Records from a data collection

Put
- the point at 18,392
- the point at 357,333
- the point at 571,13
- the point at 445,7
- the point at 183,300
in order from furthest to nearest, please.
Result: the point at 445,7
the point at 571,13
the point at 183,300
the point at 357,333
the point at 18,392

Written task -
Swap "furthest" for "farthest" throughout the records above, and reproduce every line with nothing else altered.

Finished answer -
Put
- the point at 18,392
- the point at 357,333
- the point at 571,13
- the point at 445,7
- the point at 183,300
in order from farthest to nearest, please.
Result: the point at 445,7
the point at 571,13
the point at 183,300
the point at 357,333
the point at 18,392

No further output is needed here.